In the entries below, find the line containing "[AIA 171Å start]". Copy it and all lines after it, exactly, through the end.

(Beginning of DATASET RECORDS)

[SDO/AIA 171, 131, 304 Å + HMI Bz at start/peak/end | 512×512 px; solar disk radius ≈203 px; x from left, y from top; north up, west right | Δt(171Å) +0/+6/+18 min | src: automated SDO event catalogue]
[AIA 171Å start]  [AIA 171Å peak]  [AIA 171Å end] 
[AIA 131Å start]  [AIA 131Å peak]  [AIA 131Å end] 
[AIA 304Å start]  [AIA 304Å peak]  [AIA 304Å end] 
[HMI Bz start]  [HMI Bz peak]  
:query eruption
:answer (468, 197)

(End of DATASET RECORDS)

EXERCISE SOLUTION.
[AIA 171Å start]  [AIA 171Å peak]  [AIA 171Å end] 
[AIA 131Å start]  [AIA 131Å peak]  [AIA 131Å end] 
[AIA 304Å start]  [AIA 304Å peak]  [AIA 304Å end] 
[HMI Bz start]  [HMI Bz peak]  
:query eruption
:answer (468, 197)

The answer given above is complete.